Canadians are individuals who are associated with the nation of Canada and its people. This link may be a physical one, a legal one, a historical one, or a cultural one. For the vast majority of Canadians, many of these ties exist, and they are collectively responsible for their sense of belonging as Canadians.
People of many various ethnic, religious, and national backgrounds inhabit Canada, which is a bilingual and multicultural culture dominated by Old World immigrants and their descendants, with the bulk of the population descended from these immigrants. Following the first era of French colonisation, which was followed by a far larger period of British colonisation, various waves (or peaks) of immigration and settlement of non-indigenous peoples occurred throughout the course of almost two centuries and continue to this day. Indigenous, French, British, and more recent immigrant traditions, dialects, and faiths have come together to create the culture of Canada, and with it, a sense of belonging for the country's inhabitants. Canada has also been profoundly affected by its linguistic, geographic, and economic neighbour, the United States, throughout the centuries.

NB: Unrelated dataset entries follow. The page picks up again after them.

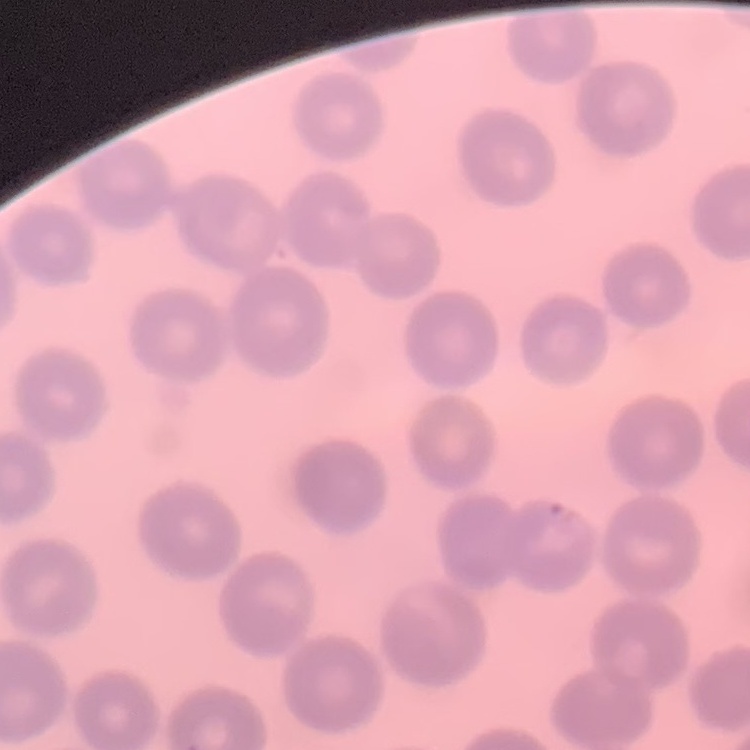

erythrocyte_morphology: no rouleaux formation
preparation: thin peripheral smear
image_type: one tile cut from a larger photomicrograph
stain: Field's or Giemsa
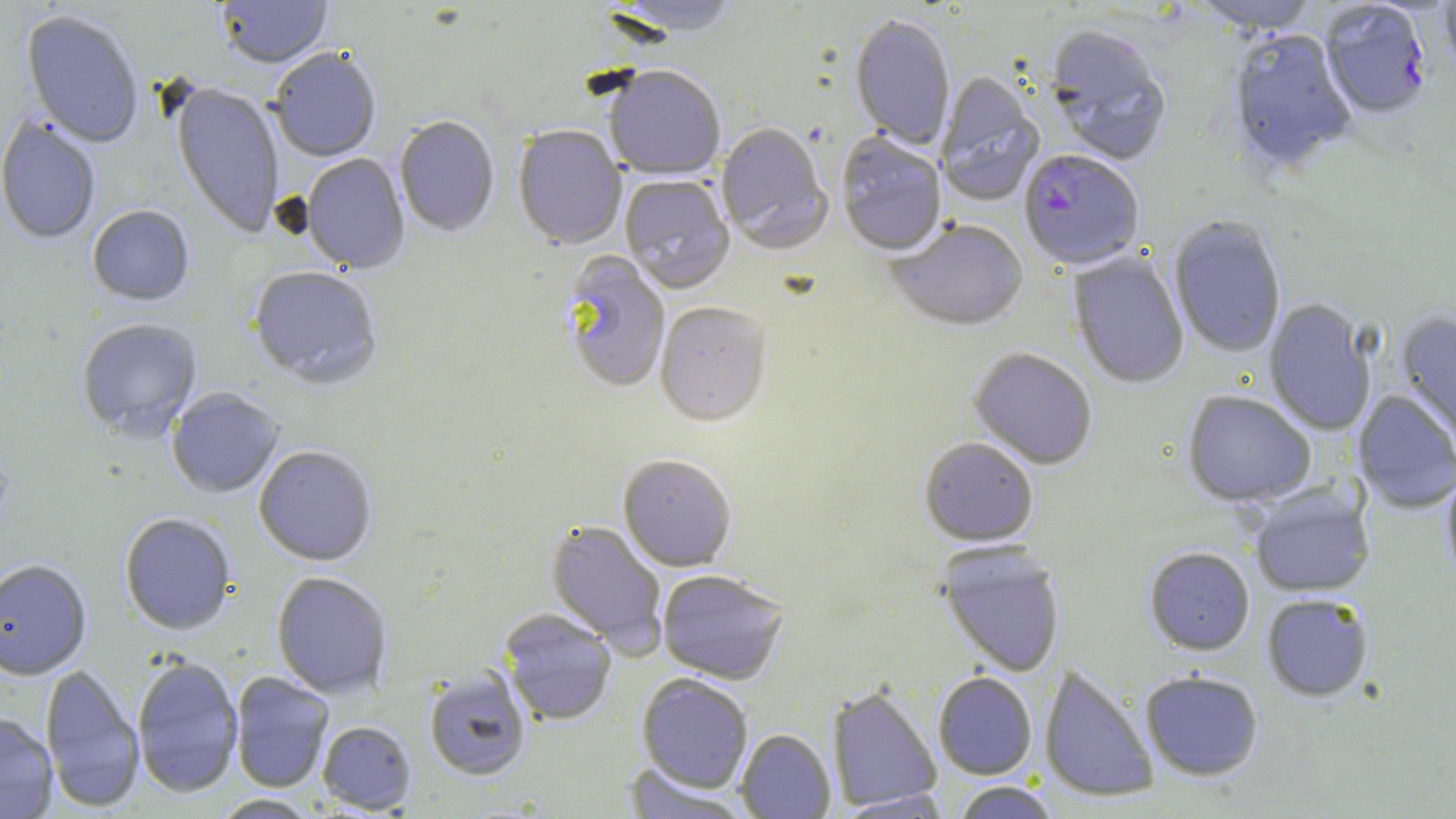

Approximate bounding boxes as (x1,y1)-(x2,y2) corner pairs in pixels. Plasmodium falciparum-infected red blood cell locations: (1318,2)-(1432,122), (1019,152)-(1144,271). Uninfected red blood cell locations: (217,0)-(333,71), (608,0)-(740,40), (1191,0)-(1320,37), (1437,0)-(1456,83), (21,11)-(143,150), (849,17)-(955,151), (1045,28)-(1172,168), (1229,31)-(1358,176), (270,50)-(381,164), (604,69)-(725,182), (935,72)-(1046,207), (170,84)-(284,239), (0,117)-(101,245), (394,117)-(499,238), (716,125)-(833,255), (513,126)-(627,251), (836,133)-(947,258), (300,155)-(410,276), (620,176)-(735,295), (87,207)-(194,307), (1169,217)-(1286,358), (887,220)-(1029,332), (1067,252)-(1189,390), (560,253)-(670,394), (248,269)-(382,390), (1263,299)-(1377,436), (655,304)-(771,429), (1396,310)-(1456,450), (76,320)-(202,442), (968,348)-(1097,471), (167,388)-(284,499), (1353,389)-(1456,514), (1182,391)-(1316,508), (918,438)-(1039,547), (254,447)-(377,566), (618,456)-(737,573), (1442,465)-(1456,592), (1249,485)-(1375,597), (119,514)-(236,636), (545,520)-(668,655), (937,544)-(1066,677), (1144,547)-(1255,656), (0,561)-(92,681), (657,571)-(788,685), (272,572)-(391,700), (1262,594)-(1375,703), (499,609)-(616,725), (132,657)-(244,799), (40,664)-(145,812), (1039,664)-(1159,803), (424,668)-(531,781), (1140,670)-(1263,781), (230,672)-(334,793), (933,672)-(1037,779), (636,674)-(753,793), (827,685)-(942,812), (0,713)-(58,819), (318,721)-(416,814), (736,729)-(836,818), (623,763)-(749,819), (950,781)-(1061,819), (834,790)-(952,817), (211,794)-(319,818). Slide-level diagnosis: Plasmodium falciparum. Single field of view. Thin blood film. May-Grünwald-Giemsa stain. Optical microscopy. Image is 1456×819 pixels. Captured at 1000x magnification.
Comment on the morphology of the erythrocytes.
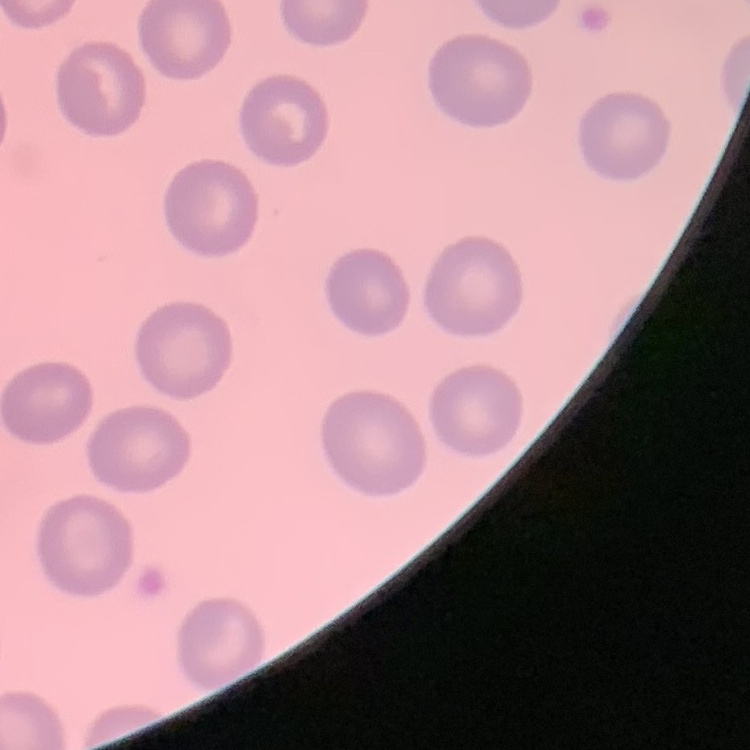

No rouleaux formation.

Summary:
  - Image type: one tile cut from a larger photomicrograph
  - Preparation: thin peripheral smear
  - Stain: Field's or Giemsa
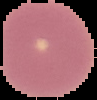

Summary:
  - Image size: 97×100 pixels
  - Image type: segmented cell region with the area outside set to black
  - Malaria status: uninfected
  - Preparation: thin blood smear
Assess this cell for malaria.
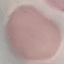
It is uninfected.

{
  "image_type": "automatically extracted cell patch, resized to 64 × 64 pixels",
  "preparation": "thin blood smear",
  "stain": "Giemsa",
  "capture": "smartphone camera at the microscope eyepiece"
}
Assess this cell for malaria.
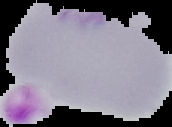

It is uninfected.

Summary:
  - Image size: 172×127 pixels
  - Preparation: thin blood film
  - Image type: segmented cell region on a black background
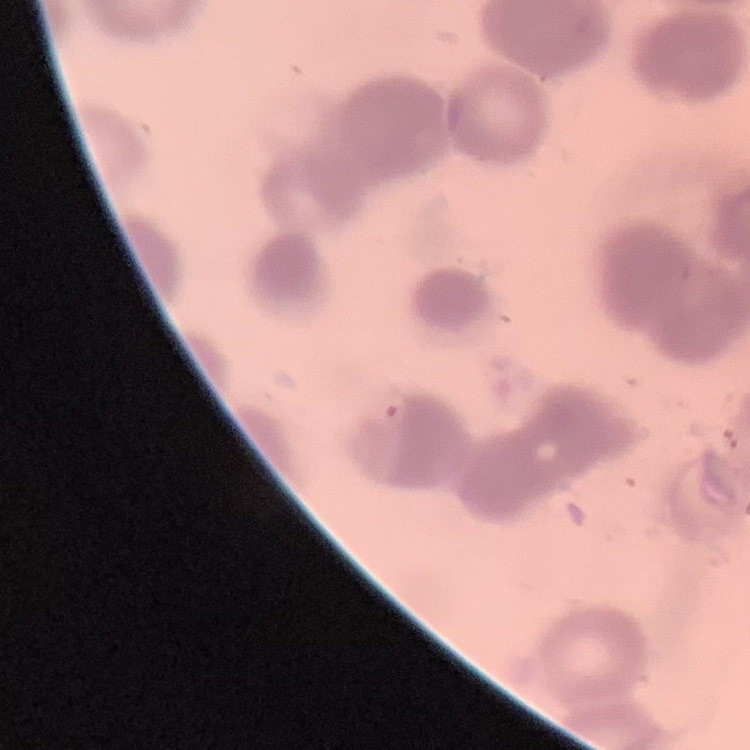
Summary:
  - Red blood cell morphology: rouleaux formation
  - Preparation: thin blood smear
  - Image type: one tile cut from a larger photomicrograph
  - Stain: Field's or Giemsa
State which parasite is depicted.
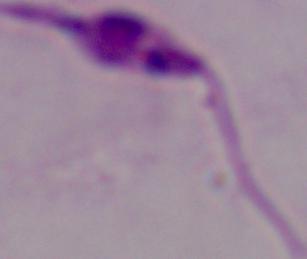
This is Leishmania.

modality: micrograph
magnification: 1000x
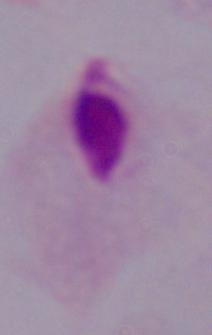

Micrograph. A trichomonad is seen. 1000x magnification.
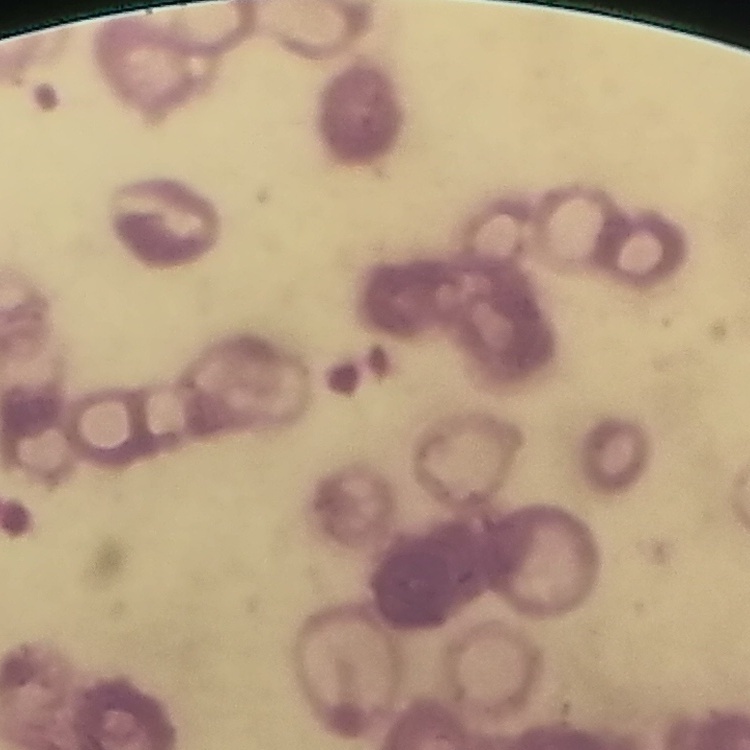
erythrocyte_morphology: rouleaux formation
stain: Field's or Giemsa
preparation: thin blood film
image_type: one tile cut from a larger photomicrograph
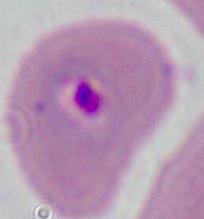
Photomicrograph. 400x or 1000x magnification. A Plasmodium parasite is seen.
Point out each leukocyte.
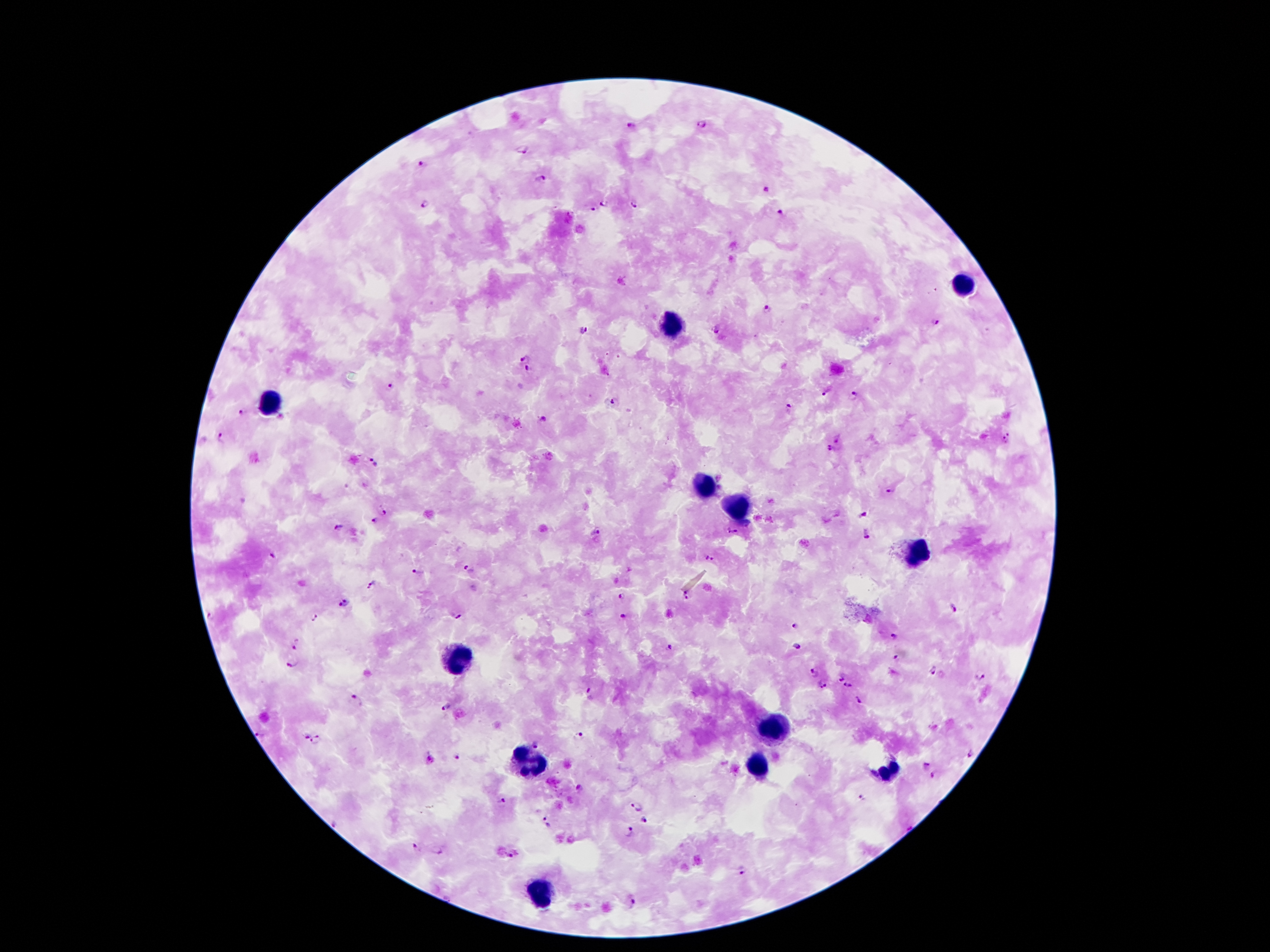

During the decades following the establishment of the Canadian Confederation in 1867, Canadian independence from the United Kingdom gained ground gradually and over a long period of time. During World War I and World War II in particular, Canadians expressed a strong desire for the recognition of their country's status as a fully-fledged sovereign state with a unique citizenship. Parliamentary independence was established in 1931 with the passage of the Statute of Westminster. The legislation on nationality in Canada is quite similar to the law in the United Kingdom. Since the middle of the twentieth century, legislation has reflected Canadians' dedication to multilateralism and socioeconomic growth.